2015-06-16 16:54:28.000 Timer Service:0x81747d0 [Util] <INFO> Task 'LicenseSizeAuditor' enabled
2015-06-16 16:54:28.001 nameless:0x816a600 [Catalog] <INFO> getLocalStorageLocations: no local node
2015-06-16 16:54:28.908 Init Session:0x7fd398010fd0 <LOG> @[initializing]: 00000/2705: Connection received: host=10.241.251.203 port=36758 (connCnt 1)
2015-06-16 16:54:28.908 Init Session:0x7fd398010fd0 <LOG> @[initializing]: 00000/4540: Received SSL negotiation startup packet
2015-06-16 16:54:28.908 Init Session:0x7fd398010fd0 <LOG> @[initializing]: 00000/4691: Sending SSL negotiation response 'N'
2015-06-16 16:54:28.909 Init Session:0x7fd398010fd0 <FATAL> @[initializing]: {SessionRun} 57V03/5785: Cluster Status Request by 10.241.251.203:36758
HINT: Cluster State: test
--Waiting for cluster invitation
----
LOCATION: initSession, /scratch_a/release/30493/vbuild/vertica/Session/ClientSession.cpp:436
2015-06-16 16:54:29.001 nameless:0x816a600 [Catalog] <INFO> getLocalStorageLocations: no local node
2015-06-16 16:54:30.001 nameless:0x816a600 [Catalog] <INFO> getLocalStorageLocations: no local node
2015-06-16 16:54:31.001 nameless:0x816a600 [Catalog] <INFO> getLocalStorageLocations: no local node
2015-06-16 16:54:32.001 nameless:0x816a600 [Catalog] <INFO> getLocalStorageLocations: no local node

 

Comments

  • SruthiASruthiA Administrator

    Hi,

     

      Can you check the startup.log file, if it has something like below

     

    {
      "node" : <node name>
      "stage" : "Waiting for Cluster Invite",
      "text" : "Ready to be invited",

    }

     

    -Regards,

     Sruthi

  • {
    "node" : "v_test_node0002",
    "stage" : "Waiting for Cluster Invite",
    "text" : "Prepare to be invited",
    "timestamp" : "2015-06-16 16:50:37.000"
    }

    {
    "node" : "v_test_node0002",
    "stage" : "Waiting for Cluster Invite",
    "text" : "Ready to be invited",
    "timestamp" : "2015-06-16 16:50:37.144"
    }

  • SruthiASruthiA Administrator

    Hi,

     

      Can you please run the following command /opt/vertica/bin/vnetperf --condense --hosts host1,host2...

     and share the output

     

    -Regards,

     Sruthi

     

  • Please find in the attachment

  • SruthiASruthiA Administrator

    Hi,

     

      Could you please start creating database and give the option no when it prompts for Do you want to continue waiting?. This provides us with the exact error message and helps to narrow down the issue.

     

    -Regards,

     Sruthi

  • Do you want the error message from the console where I say "no"?

  • Please find

     


    *** Creating database: test ***
    10.241.251.203 OK [vertica][(7, 1, 1)][000][x86_64]
    10.241.251.132 OK [vertica][(7, 1, 1)][000][x86_64]
    10.241.251.134 OK [vertica][(7, 1, 1)][000][x86_64]
    Checking full connectivity
    Creating database test
    Starting bootstrap node v_test_node0001 (10.241.251.203)
    Starting nodes:
    v_test_node0001 (10.241.251.203)

    Starting Vertica on all nodes.

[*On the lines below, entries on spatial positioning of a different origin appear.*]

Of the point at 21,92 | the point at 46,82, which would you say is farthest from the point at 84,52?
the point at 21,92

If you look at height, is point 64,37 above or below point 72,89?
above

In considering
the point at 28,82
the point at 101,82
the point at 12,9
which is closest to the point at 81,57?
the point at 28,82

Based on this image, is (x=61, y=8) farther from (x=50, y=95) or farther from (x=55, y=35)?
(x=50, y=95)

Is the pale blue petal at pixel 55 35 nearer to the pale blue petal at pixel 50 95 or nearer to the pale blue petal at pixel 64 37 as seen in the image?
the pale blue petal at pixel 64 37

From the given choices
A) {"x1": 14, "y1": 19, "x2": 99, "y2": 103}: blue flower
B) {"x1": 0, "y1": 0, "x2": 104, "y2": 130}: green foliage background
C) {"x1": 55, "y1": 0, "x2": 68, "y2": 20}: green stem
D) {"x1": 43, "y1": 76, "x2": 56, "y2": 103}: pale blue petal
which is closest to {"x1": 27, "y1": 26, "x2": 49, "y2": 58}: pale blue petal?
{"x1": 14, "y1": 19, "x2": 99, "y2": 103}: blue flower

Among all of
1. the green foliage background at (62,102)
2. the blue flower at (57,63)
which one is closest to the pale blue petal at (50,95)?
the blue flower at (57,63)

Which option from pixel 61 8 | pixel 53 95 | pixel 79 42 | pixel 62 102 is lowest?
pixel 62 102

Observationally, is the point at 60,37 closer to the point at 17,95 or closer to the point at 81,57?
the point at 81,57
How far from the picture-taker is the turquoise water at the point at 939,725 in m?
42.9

Please wait, databases with large catalogs may take a while to initialize.

    Node Status: v_test_node0001: (INITIALIZING)
    Node Status: v_test_node0001: (INITIALIZING)
    Node Status: v_test_node0001: (INITIALIZING)
    Node Status: v_test_node0001: (UP)
    Creating database nodes
    Creating node v_test_node0002 (host 10.241.251.132)
    Creating node v_test_node0003 (host 10.241.251.134)
    Generating new configuration information
    Stopping bootstrap node
    Starting all nodes
    Starting nodes:
    v_test_node0001 (10.241.251.203)
    v_test_node0002 (10.241.251.132)
    v_test_node0003 (10.241.251.134)

    Starting Vertica on all nodes. Please wait, databases with large catalogs may take a while to initialize.

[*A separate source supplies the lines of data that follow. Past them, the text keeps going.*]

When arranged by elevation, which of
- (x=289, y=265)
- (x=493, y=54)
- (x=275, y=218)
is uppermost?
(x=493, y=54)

    Node Status: v_test_node0001: (INITIALIZING) v_test_node0002: (DOWN) v_test_node0003: (DOWN)
    Node Status: v_test_node0001: (INITIALIZING) v_test_node0002: (DOWN) v_test_node0003: (DOWN)
    Node Status: v_test_node0001: (INITIALIZING) v_test_node0002: (DOWN) v_test_node0003: (DOWN)
    Node Status: v_test_node0001: (INITIALIZING) v_test_node0002: (DOWN) v_test_node0003: (DOWN)
    Node Status: v_test_node0001: (INITIALIZING) v_test_node0002: (DOWN) v_test_node0003: (DOWN)
    Node Status: v_test_node0001: (INITIALIZING) v_test_node0002: (DOWN) v_test_node0003: (DOWN)
    Node Status: v_test_node0001: (INITIALIZING) v_test_node0002: (DOWN) v_test_node0003: (DOWN)
    Node Status: v_test_node0001: (INITIALIZING) v_test_node0002: (DOWN) v_test_node0003: (DOWN)
    Node Status: v_test_node0001: (INITIALIZING) v_test_node0002: (DOWN) v_test_node0003: (DOWN)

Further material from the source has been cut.